What to produce » Without the pictures, set down the records below word for word.

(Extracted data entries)
---
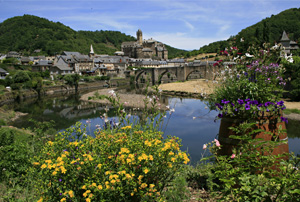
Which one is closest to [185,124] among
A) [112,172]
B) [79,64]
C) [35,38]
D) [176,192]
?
[176,192]

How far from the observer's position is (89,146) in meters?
2.69

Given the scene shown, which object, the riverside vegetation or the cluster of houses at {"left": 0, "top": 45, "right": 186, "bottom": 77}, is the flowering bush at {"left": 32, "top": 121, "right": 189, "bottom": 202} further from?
the cluster of houses at {"left": 0, "top": 45, "right": 186, "bottom": 77}

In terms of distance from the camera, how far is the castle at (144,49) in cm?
10131

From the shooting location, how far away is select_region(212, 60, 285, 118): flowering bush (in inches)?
120

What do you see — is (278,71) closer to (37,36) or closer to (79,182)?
(79,182)

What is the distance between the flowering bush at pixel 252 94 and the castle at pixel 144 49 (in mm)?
98498

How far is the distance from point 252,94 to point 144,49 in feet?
337

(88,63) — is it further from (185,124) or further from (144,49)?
(185,124)

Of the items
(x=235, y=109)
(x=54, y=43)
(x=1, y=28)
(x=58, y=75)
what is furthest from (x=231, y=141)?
(x=1, y=28)

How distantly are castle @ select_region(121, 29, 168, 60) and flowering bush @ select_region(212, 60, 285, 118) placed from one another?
3878 inches

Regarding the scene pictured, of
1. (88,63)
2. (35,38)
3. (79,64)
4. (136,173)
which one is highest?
(35,38)

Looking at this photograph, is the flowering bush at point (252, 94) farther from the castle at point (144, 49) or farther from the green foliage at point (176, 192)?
the castle at point (144, 49)

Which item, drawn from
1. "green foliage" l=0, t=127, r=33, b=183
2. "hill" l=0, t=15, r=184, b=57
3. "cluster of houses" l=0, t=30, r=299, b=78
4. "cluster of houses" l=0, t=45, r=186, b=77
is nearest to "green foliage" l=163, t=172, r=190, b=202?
"green foliage" l=0, t=127, r=33, b=183

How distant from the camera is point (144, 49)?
103438 millimetres
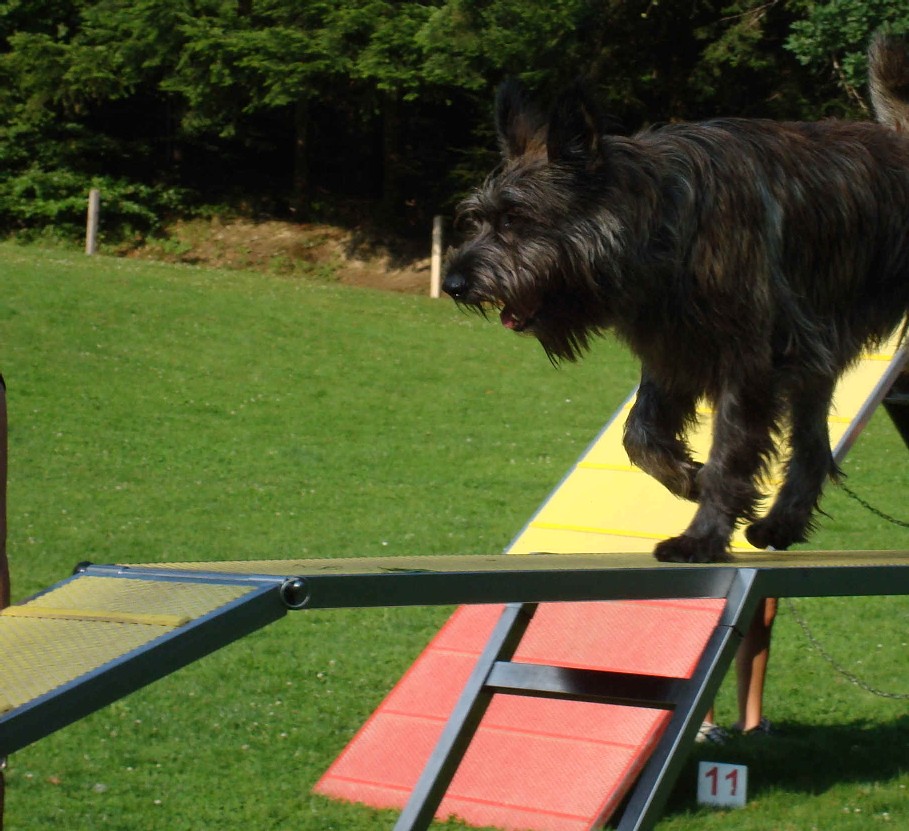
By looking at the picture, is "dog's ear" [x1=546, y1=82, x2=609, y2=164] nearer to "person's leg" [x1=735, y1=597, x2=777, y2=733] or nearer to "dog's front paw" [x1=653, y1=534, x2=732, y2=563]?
"dog's front paw" [x1=653, y1=534, x2=732, y2=563]

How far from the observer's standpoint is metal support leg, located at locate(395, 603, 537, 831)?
157 inches

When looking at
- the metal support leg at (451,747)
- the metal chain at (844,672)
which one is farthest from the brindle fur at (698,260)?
the metal chain at (844,672)

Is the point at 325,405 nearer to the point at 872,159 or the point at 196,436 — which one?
the point at 196,436

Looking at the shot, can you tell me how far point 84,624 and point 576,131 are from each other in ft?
6.45

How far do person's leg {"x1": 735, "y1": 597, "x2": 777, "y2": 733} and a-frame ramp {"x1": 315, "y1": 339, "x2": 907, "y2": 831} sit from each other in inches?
15.0

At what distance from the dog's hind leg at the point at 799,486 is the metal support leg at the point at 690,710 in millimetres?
1283

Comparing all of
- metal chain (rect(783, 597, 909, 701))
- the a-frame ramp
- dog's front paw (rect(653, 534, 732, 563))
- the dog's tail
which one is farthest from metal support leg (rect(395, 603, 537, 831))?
metal chain (rect(783, 597, 909, 701))

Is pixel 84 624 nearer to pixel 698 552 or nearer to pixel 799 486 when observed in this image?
pixel 698 552

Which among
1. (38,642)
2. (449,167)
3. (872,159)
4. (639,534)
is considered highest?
(872,159)

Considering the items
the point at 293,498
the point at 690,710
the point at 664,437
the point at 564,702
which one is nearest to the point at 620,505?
the point at 564,702

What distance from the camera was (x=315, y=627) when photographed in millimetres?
8367

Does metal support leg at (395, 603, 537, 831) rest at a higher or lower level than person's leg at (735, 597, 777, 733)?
higher

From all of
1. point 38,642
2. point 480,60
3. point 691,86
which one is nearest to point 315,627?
point 38,642

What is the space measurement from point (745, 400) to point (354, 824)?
---
Complete response »
Which one is closest to [185,124] among
A) [112,172]
B) [79,64]
C) [35,38]
D) [176,192]
?
[176,192]

How far from the observer's position is (89,146) in meters?
2.69

Given the scene shown, which object, the riverside vegetation or the cluster of houses at {"left": 0, "top": 45, "right": 186, "bottom": 77}, is the flowering bush at {"left": 32, "top": 121, "right": 189, "bottom": 202} further from?
the cluster of houses at {"left": 0, "top": 45, "right": 186, "bottom": 77}

In terms of distance from the camera, how far is the castle at (144,49) in cm?
10131

From the shooting location, how far away is select_region(212, 60, 285, 118): flowering bush (in inches)?
120

What do you see — is (278,71) closer to (37,36) or closer to (79,182)?
(79,182)

What is the distance between the flowering bush at pixel 252 94 and the castle at pixel 144 49 (in mm)?
98498

How far is the distance from point 252,94 to point 144,49 in feet?
337

(88,63) — is it further from (185,124) or further from (144,49)?
(185,124)

Of the items
(x=235, y=109)
(x=54, y=43)
(x=1, y=28)
(x=58, y=75)
what is furthest from (x=231, y=141)?
(x=1, y=28)

How distantly are castle @ select_region(121, 29, 168, 60) and flowering bush @ select_region(212, 60, 285, 118) placed from one another?
3878 inches

Regarding the scene pictured, of
1. (88,63)
2. (35,38)
3. (79,64)
4. (136,173)
which one is highest?
(35,38)

Looking at this photograph, is the flowering bush at point (252, 94) farther from the castle at point (144, 49) or farther from the green foliage at point (176, 192)?
the castle at point (144, 49)

Which item, drawn from
1. "green foliage" l=0, t=127, r=33, b=183
2. "hill" l=0, t=15, r=184, b=57
3. "cluster of houses" l=0, t=30, r=299, b=78
4. "cluster of houses" l=0, t=45, r=186, b=77
is nearest to "green foliage" l=163, t=172, r=190, b=202?
"green foliage" l=0, t=127, r=33, b=183

How distant from the camera is point (144, 49)?
103438 millimetres
By looking at the picture, is "dog's ear" [x1=546, y1=82, x2=609, y2=164] nearer to "person's leg" [x1=735, y1=597, x2=777, y2=733] or nearer to "dog's front paw" [x1=653, y1=534, x2=732, y2=563]?
"dog's front paw" [x1=653, y1=534, x2=732, y2=563]

How far from the observer's standpoint is metal support leg, located at locate(395, 603, 537, 831)?
157 inches

When looking at
- the metal support leg at (451,747)
- the metal chain at (844,672)
which one is farthest from the brindle fur at (698,260)?
the metal chain at (844,672)

Is the point at 325,405 nearer to the point at 872,159 or the point at 196,436 — which one?
the point at 196,436

Looking at the shot, can you tell me how far point 84,624 and point 576,131 are from each other in ft?
6.45

How far do person's leg {"x1": 735, "y1": 597, "x2": 777, "y2": 733} and a-frame ramp {"x1": 315, "y1": 339, "x2": 907, "y2": 831} sit from each other in inches?
15.0

At what distance from the dog's hind leg at the point at 799,486 is the metal support leg at the point at 690,710 in millimetres?
1283

Comparing all of
- metal chain (rect(783, 597, 909, 701))
- the a-frame ramp
- dog's front paw (rect(653, 534, 732, 563))
- the dog's tail
which one is farthest from metal support leg (rect(395, 603, 537, 831))?
metal chain (rect(783, 597, 909, 701))

Is pixel 84 624 nearer to pixel 698 552 or nearer to pixel 799 486 when observed in this image?
pixel 698 552

Which among
1. (38,642)
2. (449,167)
3. (872,159)
4. (639,534)
is considered highest?
(872,159)

Considering the items
the point at 293,498
the point at 690,710
the point at 664,437
the point at 564,702
which one is nearest to the point at 620,505?
the point at 564,702

What distance from the camera was (x=315, y=627) when photographed in millimetres?
8367

Does metal support leg at (395, 603, 537, 831) rest at a higher or lower level than person's leg at (735, 597, 777, 733)?
higher

From all of
1. point 38,642
2. point 480,60
3. point 691,86
which one is nearest to point 315,627?
point 38,642

What is the space measurement from point (745, 400) to point (354, 824)?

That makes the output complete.